=== Dataset extract ===
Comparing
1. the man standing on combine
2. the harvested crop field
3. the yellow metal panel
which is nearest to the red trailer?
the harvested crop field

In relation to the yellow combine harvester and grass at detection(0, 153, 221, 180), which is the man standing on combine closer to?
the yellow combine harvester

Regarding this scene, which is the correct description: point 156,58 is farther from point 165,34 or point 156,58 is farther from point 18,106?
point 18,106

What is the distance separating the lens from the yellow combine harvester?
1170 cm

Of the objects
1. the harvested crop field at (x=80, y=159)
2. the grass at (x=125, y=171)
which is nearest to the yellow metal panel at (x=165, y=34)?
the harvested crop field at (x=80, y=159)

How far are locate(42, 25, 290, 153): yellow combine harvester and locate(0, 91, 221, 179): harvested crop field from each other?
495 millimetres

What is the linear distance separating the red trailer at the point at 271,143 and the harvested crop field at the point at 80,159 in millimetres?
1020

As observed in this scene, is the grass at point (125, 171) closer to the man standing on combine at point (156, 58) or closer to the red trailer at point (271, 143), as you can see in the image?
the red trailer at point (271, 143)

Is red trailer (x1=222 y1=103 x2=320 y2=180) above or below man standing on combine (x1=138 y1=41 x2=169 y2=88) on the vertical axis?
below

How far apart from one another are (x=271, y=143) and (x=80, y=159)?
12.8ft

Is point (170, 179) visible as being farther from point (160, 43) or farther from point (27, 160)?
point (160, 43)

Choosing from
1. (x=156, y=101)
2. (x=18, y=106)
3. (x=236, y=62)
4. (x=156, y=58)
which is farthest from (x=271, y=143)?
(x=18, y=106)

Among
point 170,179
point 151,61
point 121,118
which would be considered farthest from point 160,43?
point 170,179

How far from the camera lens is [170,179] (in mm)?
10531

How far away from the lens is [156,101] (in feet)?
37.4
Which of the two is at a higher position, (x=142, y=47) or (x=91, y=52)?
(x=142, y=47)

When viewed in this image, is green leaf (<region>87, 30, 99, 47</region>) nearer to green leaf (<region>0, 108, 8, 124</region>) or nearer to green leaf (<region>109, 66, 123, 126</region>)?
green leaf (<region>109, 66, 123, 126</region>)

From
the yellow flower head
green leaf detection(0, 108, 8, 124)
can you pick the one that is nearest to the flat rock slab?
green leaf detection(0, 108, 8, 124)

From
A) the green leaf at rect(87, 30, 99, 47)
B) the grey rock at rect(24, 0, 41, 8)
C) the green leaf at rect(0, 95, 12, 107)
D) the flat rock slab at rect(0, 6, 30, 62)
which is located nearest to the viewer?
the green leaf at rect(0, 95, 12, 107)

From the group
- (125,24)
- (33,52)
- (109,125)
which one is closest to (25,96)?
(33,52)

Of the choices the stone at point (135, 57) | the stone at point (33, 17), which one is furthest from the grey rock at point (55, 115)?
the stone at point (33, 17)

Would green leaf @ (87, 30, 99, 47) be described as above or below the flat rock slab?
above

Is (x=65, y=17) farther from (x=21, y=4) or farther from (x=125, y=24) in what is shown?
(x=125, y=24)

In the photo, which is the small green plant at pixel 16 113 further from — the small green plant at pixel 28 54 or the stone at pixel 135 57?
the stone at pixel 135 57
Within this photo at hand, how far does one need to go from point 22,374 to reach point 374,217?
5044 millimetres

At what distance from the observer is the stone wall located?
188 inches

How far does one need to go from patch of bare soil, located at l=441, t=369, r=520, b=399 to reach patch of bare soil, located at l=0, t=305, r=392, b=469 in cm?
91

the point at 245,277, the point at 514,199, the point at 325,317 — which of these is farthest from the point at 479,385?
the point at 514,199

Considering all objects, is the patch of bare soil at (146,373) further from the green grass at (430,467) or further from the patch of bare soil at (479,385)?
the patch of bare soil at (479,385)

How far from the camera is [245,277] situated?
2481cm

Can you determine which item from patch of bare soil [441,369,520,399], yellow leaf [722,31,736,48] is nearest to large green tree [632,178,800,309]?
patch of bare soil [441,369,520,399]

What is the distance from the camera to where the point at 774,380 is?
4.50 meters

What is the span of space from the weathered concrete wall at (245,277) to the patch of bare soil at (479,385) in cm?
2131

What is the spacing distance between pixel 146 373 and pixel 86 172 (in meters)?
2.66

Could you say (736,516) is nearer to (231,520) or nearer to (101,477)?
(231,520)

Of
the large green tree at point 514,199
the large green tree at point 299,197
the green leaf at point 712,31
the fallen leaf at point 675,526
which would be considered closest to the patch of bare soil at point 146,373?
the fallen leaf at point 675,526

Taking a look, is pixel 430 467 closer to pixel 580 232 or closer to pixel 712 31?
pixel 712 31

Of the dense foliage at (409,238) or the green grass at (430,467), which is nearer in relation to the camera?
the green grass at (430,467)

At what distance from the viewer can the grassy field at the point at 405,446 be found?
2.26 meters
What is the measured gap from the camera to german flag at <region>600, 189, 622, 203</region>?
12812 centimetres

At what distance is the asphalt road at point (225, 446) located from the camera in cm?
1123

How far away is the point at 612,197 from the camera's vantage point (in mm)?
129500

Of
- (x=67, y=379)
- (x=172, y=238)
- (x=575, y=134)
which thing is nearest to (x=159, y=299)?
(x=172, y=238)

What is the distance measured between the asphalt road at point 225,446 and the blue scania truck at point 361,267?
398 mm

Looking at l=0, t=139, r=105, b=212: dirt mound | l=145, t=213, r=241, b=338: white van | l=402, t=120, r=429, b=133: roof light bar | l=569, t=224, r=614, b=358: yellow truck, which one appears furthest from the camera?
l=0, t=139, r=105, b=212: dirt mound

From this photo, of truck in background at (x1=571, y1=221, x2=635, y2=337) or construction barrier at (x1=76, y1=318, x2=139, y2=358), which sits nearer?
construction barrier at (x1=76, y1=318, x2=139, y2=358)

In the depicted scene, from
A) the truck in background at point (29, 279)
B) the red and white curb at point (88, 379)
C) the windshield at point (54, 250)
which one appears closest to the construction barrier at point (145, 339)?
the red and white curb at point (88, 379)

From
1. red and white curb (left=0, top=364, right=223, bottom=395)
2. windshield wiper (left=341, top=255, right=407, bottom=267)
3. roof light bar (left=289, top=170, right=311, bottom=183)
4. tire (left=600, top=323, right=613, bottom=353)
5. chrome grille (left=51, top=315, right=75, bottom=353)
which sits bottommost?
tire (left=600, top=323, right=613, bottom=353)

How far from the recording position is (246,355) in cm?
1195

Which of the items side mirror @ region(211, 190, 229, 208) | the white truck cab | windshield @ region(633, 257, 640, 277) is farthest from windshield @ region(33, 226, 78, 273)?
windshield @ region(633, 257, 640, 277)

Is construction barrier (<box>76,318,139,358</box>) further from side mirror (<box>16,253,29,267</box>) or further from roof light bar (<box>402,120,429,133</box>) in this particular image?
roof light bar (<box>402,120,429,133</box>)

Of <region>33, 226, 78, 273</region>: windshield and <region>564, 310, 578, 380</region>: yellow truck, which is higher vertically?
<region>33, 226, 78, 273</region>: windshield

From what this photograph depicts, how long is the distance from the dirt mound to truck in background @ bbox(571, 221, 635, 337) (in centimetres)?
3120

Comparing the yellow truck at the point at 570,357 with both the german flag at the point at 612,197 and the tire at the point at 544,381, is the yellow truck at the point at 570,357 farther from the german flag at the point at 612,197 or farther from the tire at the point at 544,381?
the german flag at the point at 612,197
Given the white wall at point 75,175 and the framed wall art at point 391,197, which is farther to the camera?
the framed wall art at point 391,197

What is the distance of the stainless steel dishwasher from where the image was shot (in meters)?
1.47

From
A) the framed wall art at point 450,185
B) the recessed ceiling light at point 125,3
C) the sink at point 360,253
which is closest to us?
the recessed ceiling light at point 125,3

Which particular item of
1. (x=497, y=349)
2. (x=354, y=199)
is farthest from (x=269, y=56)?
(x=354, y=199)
===
Write out the entire listing exactly.

Comparing
1. the man standing on combine
2. the harvested crop field
3. the yellow metal panel
which is nearest to the red trailer?
the harvested crop field

In relation to the yellow combine harvester and grass at detection(0, 153, 221, 180), which is the man standing on combine closer to?
the yellow combine harvester

Regarding this scene, which is the correct description: point 156,58 is farther from point 165,34 or point 156,58 is farther from point 18,106?
point 18,106

What is the distance separating the lens from the yellow combine harvester?
1170 cm

Of the objects
1. the harvested crop field at (x=80, y=159)
2. the grass at (x=125, y=171)
which is nearest to the yellow metal panel at (x=165, y=34)?
the harvested crop field at (x=80, y=159)

How far are locate(42, 25, 290, 153): yellow combine harvester and locate(0, 91, 221, 179): harvested crop field from each other?
495 millimetres

What is the linear distance separating the red trailer at the point at 271,143 and the harvested crop field at the point at 80,159 in millimetres?
1020

As observed in this scene, is the grass at point (125, 171) closer to the man standing on combine at point (156, 58) or closer to the red trailer at point (271, 143), as you can see in the image?
the red trailer at point (271, 143)

Is red trailer (x1=222 y1=103 x2=320 y2=180) above or below man standing on combine (x1=138 y1=41 x2=169 y2=88) on the vertical axis?
below

How far apart from one another are (x=271, y=143) and (x=80, y=159)?
12.8ft

Is point (170, 179) visible as being farther from point (160, 43) or farther from point (27, 160)?
point (160, 43)

Choosing from
1. (x=156, y=101)
2. (x=18, y=106)
3. (x=236, y=62)
4. (x=156, y=58)
which is farthest from (x=271, y=143)?
(x=18, y=106)

Among
point 170,179
point 151,61
point 121,118
which would be considered farthest from point 160,43?
point 170,179

How far from the camera lens is [170,179] (in mm)?
10531

How far away from the lens is [156,101] (in feet)?
37.4
Which of the two is at a higher position, (x=142, y=47) or (x=91, y=52)?
(x=142, y=47)

When viewed in this image, is green leaf (<region>87, 30, 99, 47</region>) nearer to green leaf (<region>0, 108, 8, 124</region>) or nearer to green leaf (<region>109, 66, 123, 126</region>)?
green leaf (<region>109, 66, 123, 126</region>)

From
the yellow flower head
green leaf detection(0, 108, 8, 124)
can you pick the one that is nearest to the flat rock slab?
green leaf detection(0, 108, 8, 124)

From
A) the green leaf at rect(87, 30, 99, 47)
B) the grey rock at rect(24, 0, 41, 8)
C) the green leaf at rect(0, 95, 12, 107)
D) the flat rock slab at rect(0, 6, 30, 62)
which is located nearest to the viewer?
the green leaf at rect(0, 95, 12, 107)

From the group
- (125,24)
- (33,52)
- (109,125)
which one is closest to (25,96)?
(33,52)

Of the choices the stone at point (135, 57) | the stone at point (33, 17), which one is furthest from the grey rock at point (55, 115)?
the stone at point (33, 17)

Would green leaf @ (87, 30, 99, 47) be described as above or below the flat rock slab?
above

Is (x=65, y=17) farther from (x=21, y=4) or farther from (x=125, y=24) in what is shown?
(x=125, y=24)

In the photo, which is the small green plant at pixel 16 113 further from — the small green plant at pixel 28 54 or the stone at pixel 135 57?
the stone at pixel 135 57
Within this photo at hand, how far does one need to go from point 22,374 to reach point 374,217?
5044 millimetres

At what distance from the observer is the stone wall located?
188 inches

How far does one need to go from patch of bare soil, located at l=441, t=369, r=520, b=399 to reach patch of bare soil, located at l=0, t=305, r=392, b=469 in cm?
91

the point at 245,277, the point at 514,199, the point at 325,317 — which of these is farthest from the point at 479,385?
the point at 514,199

Considering all objects, is the patch of bare soil at (146,373) further from the green grass at (430,467) or further from the patch of bare soil at (479,385)?
the patch of bare soil at (479,385)

How far from the camera is [245,277] situated?
2481cm

Can you determine which item from patch of bare soil [441,369,520,399], yellow leaf [722,31,736,48] is nearest to large green tree [632,178,800,309]?
patch of bare soil [441,369,520,399]

What is the distance from the camera to where the point at 774,380 is?
4.50 meters

What is the span of space from the weathered concrete wall at (245,277) to the patch of bare soil at (479,385) in cm?
2131

What is the spacing distance between pixel 146 373 and pixel 86 172 (in meters)?
2.66

Could you say (736,516) is nearer to (231,520) or nearer to (101,477)?
(231,520)

Of
the large green tree at point 514,199
the large green tree at point 299,197
the green leaf at point 712,31
the fallen leaf at point 675,526
which would be considered closest to the patch of bare soil at point 146,373?
the fallen leaf at point 675,526

Taking a look, is pixel 430 467 closer to pixel 580 232 or closer to pixel 712 31?
pixel 712 31

Of the dense foliage at (409,238) or the green grass at (430,467), which is nearer in relation to the camera?
the green grass at (430,467)

At what distance from the viewer can the grassy field at the point at 405,446 be found?
2.26 meters
What is the measured gap from the camera to german flag at <region>600, 189, 622, 203</region>?
12812 centimetres

At what distance is the asphalt road at point (225, 446) located from the camera in cm?
1123

How far away is the point at 612,197 from the camera's vantage point (in mm)?
129500

Of
- (x=67, y=379)
- (x=172, y=238)
- (x=575, y=134)
which thing is nearest to (x=159, y=299)?
(x=172, y=238)

What is the distance measured between the asphalt road at point 225,446 and the blue scania truck at point 361,267?
398 mm

Looking at l=0, t=139, r=105, b=212: dirt mound | l=145, t=213, r=241, b=338: white van | l=402, t=120, r=429, b=133: roof light bar | l=569, t=224, r=614, b=358: yellow truck, which one appears furthest from the camera?
l=0, t=139, r=105, b=212: dirt mound

From this photo, of truck in background at (x1=571, y1=221, x2=635, y2=337) or construction barrier at (x1=76, y1=318, x2=139, y2=358), which sits nearer?
construction barrier at (x1=76, y1=318, x2=139, y2=358)

In the depicted scene, from
A) the truck in background at point (29, 279)
B) the red and white curb at point (88, 379)
C) the windshield at point (54, 250)
which one appears closest to the construction barrier at point (145, 339)?
the red and white curb at point (88, 379)

From
1. red and white curb (left=0, top=364, right=223, bottom=395)
2. windshield wiper (left=341, top=255, right=407, bottom=267)
3. roof light bar (left=289, top=170, right=311, bottom=183)
4. tire (left=600, top=323, right=613, bottom=353)
5. chrome grille (left=51, top=315, right=75, bottom=353)
which sits bottommost?
tire (left=600, top=323, right=613, bottom=353)

How far from the recording position is (246,355) in cm?
1195

Which of the items side mirror @ region(211, 190, 229, 208) | the white truck cab | windshield @ region(633, 257, 640, 277) is farthest from windshield @ region(33, 226, 78, 273)?
windshield @ region(633, 257, 640, 277)

Is construction barrier (<box>76,318,139,358</box>) further from side mirror (<box>16,253,29,267</box>) or further from roof light bar (<box>402,120,429,133</box>) in this particular image?
roof light bar (<box>402,120,429,133</box>)

Of <region>33, 226, 78, 273</region>: windshield and <region>564, 310, 578, 380</region>: yellow truck, which is higher vertically?
<region>33, 226, 78, 273</region>: windshield

From what this photograph depicts, how long is the distance from the dirt mound to truck in background @ bbox(571, 221, 635, 337) (in centimetres)?
3120

Comparing the yellow truck at the point at 570,357 with both the german flag at the point at 612,197 and the tire at the point at 544,381, is the yellow truck at the point at 570,357 farther from the german flag at the point at 612,197 or farther from the tire at the point at 544,381?
the german flag at the point at 612,197
Given the white wall at point 75,175 and the framed wall art at point 391,197, which is farther to the camera?
the framed wall art at point 391,197

What is the distance of the stainless steel dishwasher from where the image was shot (in meters)?
1.47

From
A) the framed wall art at point 450,185
B) the recessed ceiling light at point 125,3
C) the sink at point 360,253
which is closest to us?
the recessed ceiling light at point 125,3

Which particular item of
1. (x=497, y=349)
2. (x=354, y=199)
is farthest from (x=269, y=56)?
(x=354, y=199)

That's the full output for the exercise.